YOUR INSTRUCTIONS:
Would you count the lines in the entries below that contain "frames"? Reply with the number only.

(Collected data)
● ● ● ● ● ● ●

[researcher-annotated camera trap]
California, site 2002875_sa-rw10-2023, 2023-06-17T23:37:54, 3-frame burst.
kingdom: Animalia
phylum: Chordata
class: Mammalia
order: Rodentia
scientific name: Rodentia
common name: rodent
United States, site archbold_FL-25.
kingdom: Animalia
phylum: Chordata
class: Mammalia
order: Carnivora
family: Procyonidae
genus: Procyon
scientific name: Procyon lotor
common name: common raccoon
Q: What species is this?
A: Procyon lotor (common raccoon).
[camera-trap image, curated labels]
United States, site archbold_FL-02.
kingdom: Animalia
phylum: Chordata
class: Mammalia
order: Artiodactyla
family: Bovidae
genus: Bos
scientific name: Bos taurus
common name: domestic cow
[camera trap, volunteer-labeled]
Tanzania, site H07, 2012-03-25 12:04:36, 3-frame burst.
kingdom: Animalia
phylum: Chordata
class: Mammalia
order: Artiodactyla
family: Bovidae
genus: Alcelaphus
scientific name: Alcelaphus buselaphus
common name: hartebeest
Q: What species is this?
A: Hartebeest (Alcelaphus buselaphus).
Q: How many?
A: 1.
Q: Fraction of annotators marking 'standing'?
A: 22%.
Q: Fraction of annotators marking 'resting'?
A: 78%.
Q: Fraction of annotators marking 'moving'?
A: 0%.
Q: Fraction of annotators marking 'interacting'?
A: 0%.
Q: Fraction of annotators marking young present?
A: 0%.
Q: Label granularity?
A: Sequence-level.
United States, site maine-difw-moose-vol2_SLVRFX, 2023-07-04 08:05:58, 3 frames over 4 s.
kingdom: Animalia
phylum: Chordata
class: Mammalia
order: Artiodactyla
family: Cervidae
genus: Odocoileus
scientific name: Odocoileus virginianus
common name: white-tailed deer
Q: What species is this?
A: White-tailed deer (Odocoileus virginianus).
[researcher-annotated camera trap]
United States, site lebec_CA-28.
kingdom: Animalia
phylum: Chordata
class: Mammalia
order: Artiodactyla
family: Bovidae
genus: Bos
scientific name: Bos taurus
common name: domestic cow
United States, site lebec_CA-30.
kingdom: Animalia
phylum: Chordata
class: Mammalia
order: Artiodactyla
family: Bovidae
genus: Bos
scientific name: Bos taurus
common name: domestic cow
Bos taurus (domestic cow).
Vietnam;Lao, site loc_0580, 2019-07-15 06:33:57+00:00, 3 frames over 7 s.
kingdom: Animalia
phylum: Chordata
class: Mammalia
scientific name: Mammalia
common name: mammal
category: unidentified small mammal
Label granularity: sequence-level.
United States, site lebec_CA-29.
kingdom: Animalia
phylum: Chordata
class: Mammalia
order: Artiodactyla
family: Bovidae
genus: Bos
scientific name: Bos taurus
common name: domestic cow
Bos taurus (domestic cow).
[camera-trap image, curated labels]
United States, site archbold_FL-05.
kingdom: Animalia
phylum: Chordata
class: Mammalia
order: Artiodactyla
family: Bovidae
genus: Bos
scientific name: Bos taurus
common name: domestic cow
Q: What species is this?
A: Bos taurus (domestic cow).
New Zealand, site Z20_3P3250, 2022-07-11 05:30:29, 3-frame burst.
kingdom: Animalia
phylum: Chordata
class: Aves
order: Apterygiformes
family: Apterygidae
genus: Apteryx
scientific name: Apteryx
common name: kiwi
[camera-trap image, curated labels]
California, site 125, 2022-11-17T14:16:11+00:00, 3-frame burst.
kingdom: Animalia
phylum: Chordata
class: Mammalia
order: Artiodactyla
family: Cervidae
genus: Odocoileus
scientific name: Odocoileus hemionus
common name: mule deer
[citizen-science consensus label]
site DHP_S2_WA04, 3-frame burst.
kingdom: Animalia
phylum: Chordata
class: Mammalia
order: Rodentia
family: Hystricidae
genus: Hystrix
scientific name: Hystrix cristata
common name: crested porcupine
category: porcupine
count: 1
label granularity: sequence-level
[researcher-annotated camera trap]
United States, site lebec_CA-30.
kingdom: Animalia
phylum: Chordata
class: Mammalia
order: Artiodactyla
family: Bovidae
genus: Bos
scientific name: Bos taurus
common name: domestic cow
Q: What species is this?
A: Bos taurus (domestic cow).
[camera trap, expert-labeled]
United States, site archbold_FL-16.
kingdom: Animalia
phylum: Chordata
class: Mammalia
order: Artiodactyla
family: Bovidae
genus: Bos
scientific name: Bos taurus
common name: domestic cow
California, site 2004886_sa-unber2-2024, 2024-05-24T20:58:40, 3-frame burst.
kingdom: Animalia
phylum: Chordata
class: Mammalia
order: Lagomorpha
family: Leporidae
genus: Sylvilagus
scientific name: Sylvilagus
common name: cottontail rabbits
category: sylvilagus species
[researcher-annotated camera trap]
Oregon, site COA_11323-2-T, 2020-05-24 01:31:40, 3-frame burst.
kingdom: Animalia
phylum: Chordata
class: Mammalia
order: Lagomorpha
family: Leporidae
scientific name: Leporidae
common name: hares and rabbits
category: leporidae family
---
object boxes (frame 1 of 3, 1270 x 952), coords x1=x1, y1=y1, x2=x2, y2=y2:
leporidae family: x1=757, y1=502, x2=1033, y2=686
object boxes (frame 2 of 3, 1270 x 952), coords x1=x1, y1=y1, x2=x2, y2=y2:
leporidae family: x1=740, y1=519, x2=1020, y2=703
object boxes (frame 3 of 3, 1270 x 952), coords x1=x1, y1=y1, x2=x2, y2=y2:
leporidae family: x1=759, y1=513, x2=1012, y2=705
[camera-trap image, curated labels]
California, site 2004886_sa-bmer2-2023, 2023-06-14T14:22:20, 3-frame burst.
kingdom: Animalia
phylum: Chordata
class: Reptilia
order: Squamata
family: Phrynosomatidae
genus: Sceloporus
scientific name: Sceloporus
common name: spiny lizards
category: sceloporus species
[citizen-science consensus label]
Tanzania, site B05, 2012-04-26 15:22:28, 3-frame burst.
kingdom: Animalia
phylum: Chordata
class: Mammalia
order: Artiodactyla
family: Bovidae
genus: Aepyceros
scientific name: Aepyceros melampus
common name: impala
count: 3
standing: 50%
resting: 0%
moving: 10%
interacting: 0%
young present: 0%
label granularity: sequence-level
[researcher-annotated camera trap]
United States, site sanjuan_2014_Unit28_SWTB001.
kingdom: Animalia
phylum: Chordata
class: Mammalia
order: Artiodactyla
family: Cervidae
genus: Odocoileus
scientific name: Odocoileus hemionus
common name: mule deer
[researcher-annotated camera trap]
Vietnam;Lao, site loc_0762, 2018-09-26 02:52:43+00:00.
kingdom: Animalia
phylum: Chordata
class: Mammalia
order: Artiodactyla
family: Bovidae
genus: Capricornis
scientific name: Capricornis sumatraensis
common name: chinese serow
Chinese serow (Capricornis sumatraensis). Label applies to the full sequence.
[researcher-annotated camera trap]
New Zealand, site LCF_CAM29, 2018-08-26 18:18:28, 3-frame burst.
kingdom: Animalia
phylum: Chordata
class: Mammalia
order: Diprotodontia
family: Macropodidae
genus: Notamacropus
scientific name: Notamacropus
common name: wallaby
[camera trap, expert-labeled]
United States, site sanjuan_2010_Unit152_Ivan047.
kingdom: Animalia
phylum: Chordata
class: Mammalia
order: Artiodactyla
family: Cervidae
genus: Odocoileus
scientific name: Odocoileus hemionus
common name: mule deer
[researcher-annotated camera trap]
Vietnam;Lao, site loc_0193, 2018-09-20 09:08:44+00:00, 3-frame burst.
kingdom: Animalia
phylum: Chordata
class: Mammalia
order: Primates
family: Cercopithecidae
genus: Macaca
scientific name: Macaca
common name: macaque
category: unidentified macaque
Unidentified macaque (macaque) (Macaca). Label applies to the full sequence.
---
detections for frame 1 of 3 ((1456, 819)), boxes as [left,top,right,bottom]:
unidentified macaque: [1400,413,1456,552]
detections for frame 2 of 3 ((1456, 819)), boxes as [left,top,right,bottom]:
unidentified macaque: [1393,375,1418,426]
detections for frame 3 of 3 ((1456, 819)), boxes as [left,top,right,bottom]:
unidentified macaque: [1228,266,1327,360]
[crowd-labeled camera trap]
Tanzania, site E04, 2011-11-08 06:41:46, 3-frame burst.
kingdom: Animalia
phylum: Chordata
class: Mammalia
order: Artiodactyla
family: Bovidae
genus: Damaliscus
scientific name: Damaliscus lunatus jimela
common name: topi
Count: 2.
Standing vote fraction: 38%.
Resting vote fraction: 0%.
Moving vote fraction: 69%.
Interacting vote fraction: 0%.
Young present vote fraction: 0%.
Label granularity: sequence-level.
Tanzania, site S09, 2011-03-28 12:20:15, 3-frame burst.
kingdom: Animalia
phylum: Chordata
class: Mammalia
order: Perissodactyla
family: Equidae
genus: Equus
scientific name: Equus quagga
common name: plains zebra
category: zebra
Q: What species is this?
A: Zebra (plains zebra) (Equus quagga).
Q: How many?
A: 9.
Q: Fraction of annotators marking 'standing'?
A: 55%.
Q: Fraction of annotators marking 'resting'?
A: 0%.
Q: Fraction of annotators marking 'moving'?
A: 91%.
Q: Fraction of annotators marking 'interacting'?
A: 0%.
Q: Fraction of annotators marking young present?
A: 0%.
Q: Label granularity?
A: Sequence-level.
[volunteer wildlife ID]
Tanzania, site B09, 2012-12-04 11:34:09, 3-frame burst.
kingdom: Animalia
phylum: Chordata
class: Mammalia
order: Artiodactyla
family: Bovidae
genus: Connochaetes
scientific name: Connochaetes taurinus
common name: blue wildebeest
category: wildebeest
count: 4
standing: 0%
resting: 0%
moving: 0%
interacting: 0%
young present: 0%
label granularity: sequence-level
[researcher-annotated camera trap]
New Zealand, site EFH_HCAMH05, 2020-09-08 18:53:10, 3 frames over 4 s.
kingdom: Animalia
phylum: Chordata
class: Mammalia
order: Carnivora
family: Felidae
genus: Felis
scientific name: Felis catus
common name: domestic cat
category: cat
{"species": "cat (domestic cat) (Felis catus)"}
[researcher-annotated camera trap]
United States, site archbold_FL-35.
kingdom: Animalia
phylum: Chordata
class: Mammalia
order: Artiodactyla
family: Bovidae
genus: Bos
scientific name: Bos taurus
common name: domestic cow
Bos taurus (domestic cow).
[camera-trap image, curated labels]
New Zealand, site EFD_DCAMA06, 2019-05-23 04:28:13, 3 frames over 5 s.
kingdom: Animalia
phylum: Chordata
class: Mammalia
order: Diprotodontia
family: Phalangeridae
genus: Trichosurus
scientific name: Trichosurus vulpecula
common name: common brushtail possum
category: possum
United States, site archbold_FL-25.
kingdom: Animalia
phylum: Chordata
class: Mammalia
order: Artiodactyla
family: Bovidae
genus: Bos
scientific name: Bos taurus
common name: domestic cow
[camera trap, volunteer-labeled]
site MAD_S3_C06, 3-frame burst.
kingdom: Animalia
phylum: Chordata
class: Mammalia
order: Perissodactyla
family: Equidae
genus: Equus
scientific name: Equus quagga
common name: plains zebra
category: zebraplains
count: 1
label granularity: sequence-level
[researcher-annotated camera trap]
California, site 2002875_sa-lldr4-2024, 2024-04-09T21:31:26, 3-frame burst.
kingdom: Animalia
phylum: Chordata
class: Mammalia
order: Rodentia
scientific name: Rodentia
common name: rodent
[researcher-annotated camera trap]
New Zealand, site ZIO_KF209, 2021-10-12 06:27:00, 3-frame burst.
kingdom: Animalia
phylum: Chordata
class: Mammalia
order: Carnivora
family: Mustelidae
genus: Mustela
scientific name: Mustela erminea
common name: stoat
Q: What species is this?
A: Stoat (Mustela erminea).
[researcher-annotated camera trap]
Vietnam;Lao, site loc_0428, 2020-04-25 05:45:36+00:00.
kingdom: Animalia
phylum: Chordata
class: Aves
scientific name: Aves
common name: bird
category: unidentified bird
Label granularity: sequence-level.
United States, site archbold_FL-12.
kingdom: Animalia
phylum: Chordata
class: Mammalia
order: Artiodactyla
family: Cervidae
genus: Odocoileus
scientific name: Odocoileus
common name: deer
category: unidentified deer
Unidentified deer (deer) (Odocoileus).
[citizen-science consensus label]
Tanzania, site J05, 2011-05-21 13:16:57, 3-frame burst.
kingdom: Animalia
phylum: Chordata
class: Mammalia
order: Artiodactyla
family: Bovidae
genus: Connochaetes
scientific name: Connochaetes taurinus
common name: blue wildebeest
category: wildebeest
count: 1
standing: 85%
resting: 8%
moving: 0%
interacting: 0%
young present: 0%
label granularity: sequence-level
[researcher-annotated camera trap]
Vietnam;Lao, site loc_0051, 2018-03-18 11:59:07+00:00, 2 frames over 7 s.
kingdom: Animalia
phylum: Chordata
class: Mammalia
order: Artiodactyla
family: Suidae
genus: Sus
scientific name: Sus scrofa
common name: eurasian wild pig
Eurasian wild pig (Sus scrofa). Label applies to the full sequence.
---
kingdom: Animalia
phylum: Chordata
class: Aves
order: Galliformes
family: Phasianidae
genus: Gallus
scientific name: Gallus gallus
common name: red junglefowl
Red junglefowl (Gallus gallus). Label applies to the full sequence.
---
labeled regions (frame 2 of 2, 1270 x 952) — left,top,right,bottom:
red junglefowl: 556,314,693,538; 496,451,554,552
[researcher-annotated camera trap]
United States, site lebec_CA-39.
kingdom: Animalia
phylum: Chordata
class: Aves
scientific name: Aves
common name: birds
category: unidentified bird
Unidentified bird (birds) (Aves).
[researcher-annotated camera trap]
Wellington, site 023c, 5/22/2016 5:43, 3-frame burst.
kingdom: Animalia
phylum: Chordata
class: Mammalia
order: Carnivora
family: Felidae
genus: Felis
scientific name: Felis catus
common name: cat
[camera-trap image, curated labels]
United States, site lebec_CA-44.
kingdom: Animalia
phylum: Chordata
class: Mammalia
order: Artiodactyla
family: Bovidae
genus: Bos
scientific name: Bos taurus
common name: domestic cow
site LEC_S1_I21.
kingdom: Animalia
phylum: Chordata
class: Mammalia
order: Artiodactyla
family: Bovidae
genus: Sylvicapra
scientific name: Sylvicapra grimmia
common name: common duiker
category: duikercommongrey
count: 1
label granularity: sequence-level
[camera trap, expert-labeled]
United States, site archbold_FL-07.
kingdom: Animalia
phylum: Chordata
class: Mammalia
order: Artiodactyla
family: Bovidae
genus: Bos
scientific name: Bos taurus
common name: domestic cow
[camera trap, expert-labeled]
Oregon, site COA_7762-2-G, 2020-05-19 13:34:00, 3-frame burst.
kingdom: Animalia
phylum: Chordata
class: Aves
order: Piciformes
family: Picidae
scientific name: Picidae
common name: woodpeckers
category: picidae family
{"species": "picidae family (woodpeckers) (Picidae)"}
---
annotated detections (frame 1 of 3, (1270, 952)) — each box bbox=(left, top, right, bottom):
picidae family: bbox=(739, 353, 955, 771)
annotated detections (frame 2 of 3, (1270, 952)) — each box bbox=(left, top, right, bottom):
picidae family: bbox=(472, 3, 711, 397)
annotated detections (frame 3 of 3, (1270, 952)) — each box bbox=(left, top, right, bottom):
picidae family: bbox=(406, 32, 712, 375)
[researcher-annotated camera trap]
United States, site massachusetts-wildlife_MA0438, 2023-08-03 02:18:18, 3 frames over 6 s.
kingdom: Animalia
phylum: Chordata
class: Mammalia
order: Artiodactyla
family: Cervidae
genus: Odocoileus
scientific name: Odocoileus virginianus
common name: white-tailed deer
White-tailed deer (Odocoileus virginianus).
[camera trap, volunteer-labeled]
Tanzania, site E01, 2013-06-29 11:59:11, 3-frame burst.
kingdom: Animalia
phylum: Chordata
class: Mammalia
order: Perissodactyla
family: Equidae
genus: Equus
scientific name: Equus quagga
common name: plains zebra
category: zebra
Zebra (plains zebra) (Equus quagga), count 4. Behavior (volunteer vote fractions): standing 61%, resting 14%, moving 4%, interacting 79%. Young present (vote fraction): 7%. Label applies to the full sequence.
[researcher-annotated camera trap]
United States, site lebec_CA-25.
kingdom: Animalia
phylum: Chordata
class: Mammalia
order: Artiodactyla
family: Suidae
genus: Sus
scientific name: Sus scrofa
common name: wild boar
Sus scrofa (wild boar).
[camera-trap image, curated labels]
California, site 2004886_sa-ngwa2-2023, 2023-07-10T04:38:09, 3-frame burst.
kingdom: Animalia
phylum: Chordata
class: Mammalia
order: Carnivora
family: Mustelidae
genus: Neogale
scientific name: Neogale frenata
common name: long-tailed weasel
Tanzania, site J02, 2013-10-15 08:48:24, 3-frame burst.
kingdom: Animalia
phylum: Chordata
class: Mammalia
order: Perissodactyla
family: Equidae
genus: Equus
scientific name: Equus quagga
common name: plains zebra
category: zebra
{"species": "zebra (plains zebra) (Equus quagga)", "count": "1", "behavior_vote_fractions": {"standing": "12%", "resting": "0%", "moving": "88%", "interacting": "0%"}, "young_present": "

● ● ● ● ● ● ●

THE ANSWER:
6